La planta de Tesla en Shanghái registró su mejor junio de la historia, produciendo 93.579 vehículos eléctricos en ese mes, un incremento del 38 por ciento respecto a junio de 2025, según datos de la China Passenger Car Association publicados por Ars Technica. Sin embargo, esta cifra récord no se traduce en ventas robustas dentro del mercado chino: las ventas locales llevan más de un año cayendo trimestre tras trimestre, especialmente del Model 3.
Casi el 40 por ciento de los vehículos fabricados en junio se destinaron a exportación. En el segundo trimestre completo, más de la mitad —128.394 unidades— se enviaron a Europa, Canadá y otros mercados asiáticos, frente a las 126.157 vendidas en China. La factoría de Shanghái se beneficia de menores costes laborales que Alemania o Estados Unidos, componentes más baratos de proveedores locales y devoluciones fiscales del gobierno chino vinculadas a exportaciones, lo que la convierte en un activo extremadamente valioso en un momento en que los márgenes de beneficio de Tesla se reducen.
Separación en marcha pese a su rentabilidad
A pesar de esta importancia crítica, Tesla podría estar contemplando un futuro sin China. The Wall Street Journal informó la semana pasada que algunos ejecutivos de Tesla habían recibido el encargo de separar las partes china y no china de la compañía, aunque Tesla negó oficialmente estos preparativos. La firma ha trabajado para reducir su dependencia china en los coches vendidos en Estados Unidos, su mayor mercado: nuevas regulaciones estadounidenses prohíben software de vehículos conectados con vínculos chinos desde el año modelo 2027, y hardware similar desde 2030.
Tesla ya no importa coches fabricados en China para vender en territorio estadounidense y ha colaborado con proveedores norteamericanos para garantizar que los componentes adquiridos no tengan origen chino no deseado. No obstante, las restricciones comerciales no son la razón principal de este posible divorcio.
La fusión con SpaceX como objetivo estratégico
El verdadero motor sería el deseo de fusionarse con SpaceX. Como detalló Ars a principios del verano, el índice S&P 500 rechazó una petición de Elon Musk —CEO de Tesla y SpaceX— para flexibilizar las normas y permitir la entrada de la compañía de cohetes, que requieren cuatro trimestres consecutivos rentables.

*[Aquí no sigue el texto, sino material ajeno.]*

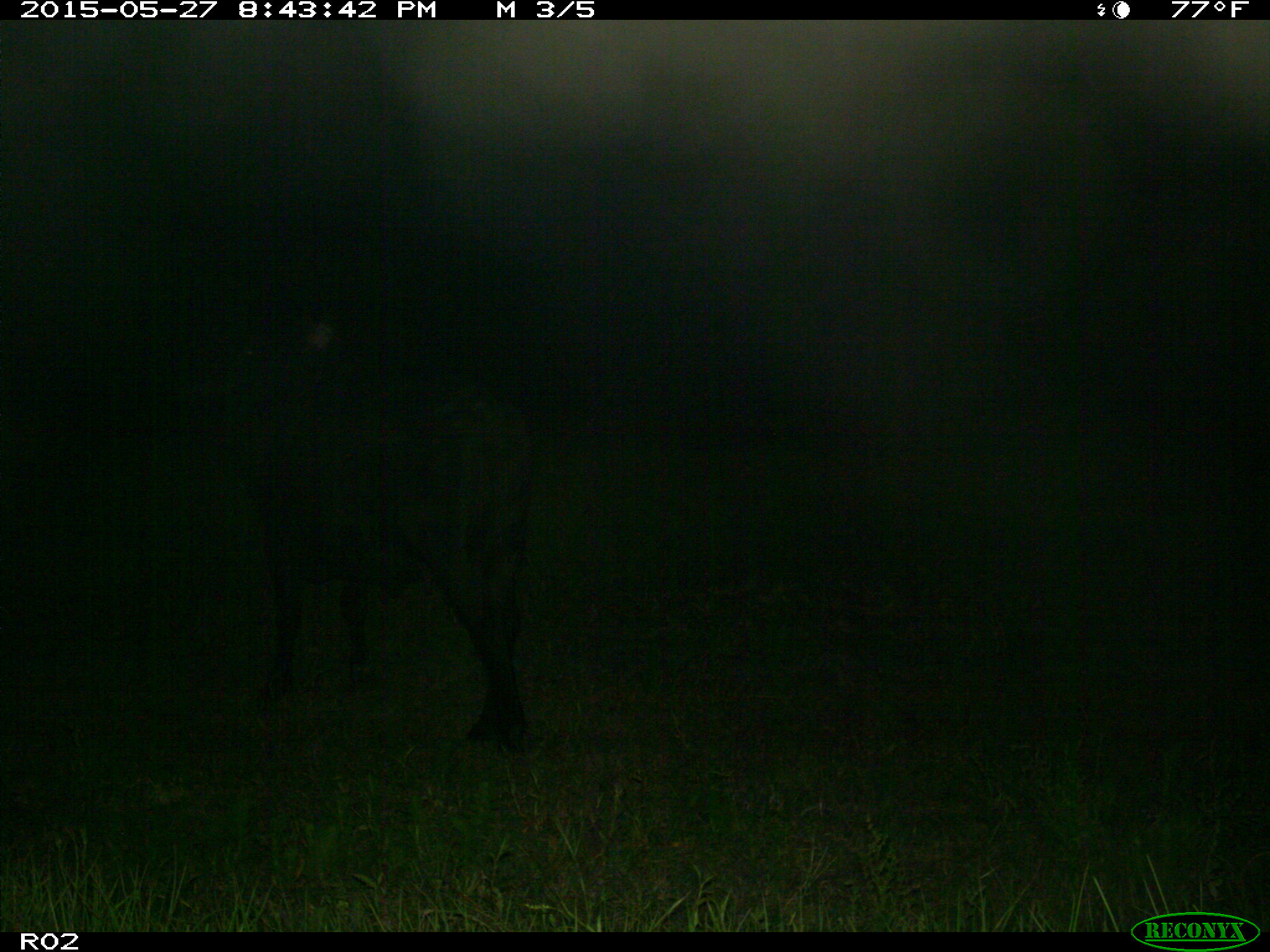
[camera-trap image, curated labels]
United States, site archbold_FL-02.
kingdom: Animalia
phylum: Chordata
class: Mammalia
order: Artiodactyla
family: Bovidae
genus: Bos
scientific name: Bos taurus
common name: domestic cow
Bos taurus (domestic cow).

Tesla ingresó al S&P 500 a finales de 2020; si SpaceX se fusionara con ella, la empresa espacial accedería indirectamente a inversores pasivos que el índice le había vetado. Ambas compañías acumulan caídas del 25 por ciento en lo que va de año, aunque el año de SpaceX comenzó con su salida a bolsa en junio.

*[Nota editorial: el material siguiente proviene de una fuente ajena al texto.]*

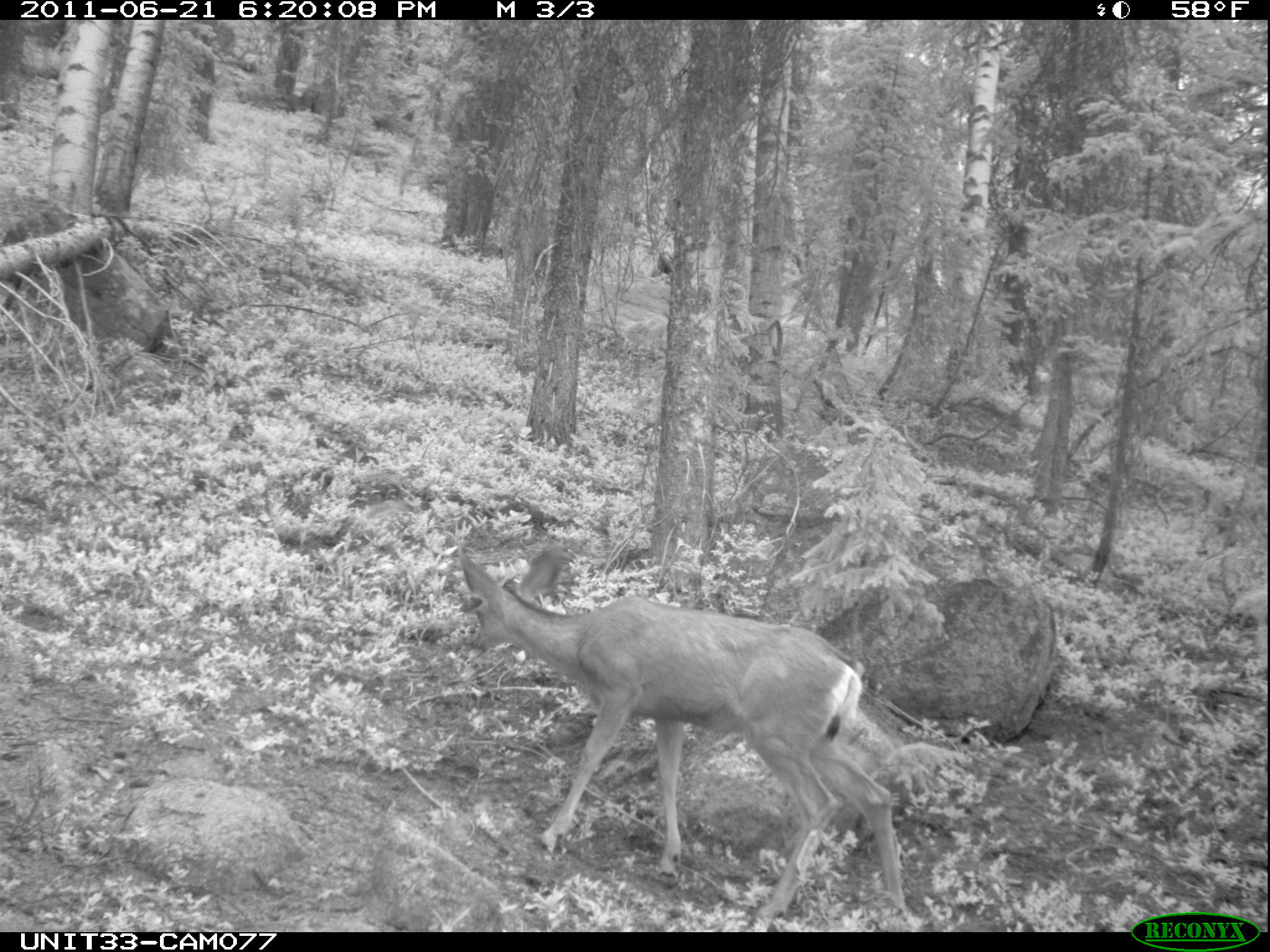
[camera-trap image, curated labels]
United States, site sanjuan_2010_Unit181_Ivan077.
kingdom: Animalia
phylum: Chordata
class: Mammalia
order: Artiodactyla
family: Cervidae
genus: Odocoileus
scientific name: Odocoileus hemionus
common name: mule deer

Una fusión de este tipo podría ser bloqueada por el gobierno estadounidense por motivos de seguridad nacional, dados los contratos militares multimillonarios entre SpaceX y el Pentágono por un lado, y las operaciones chinas de Tesla por otro. Matar a la gallina de los huevos de oro no tiene sentido desde la perspectiva de una empresa que quiere vender más coches de forma rentable. Pero Tesla, insiste su CEO, ya no es una empresa de automóviles.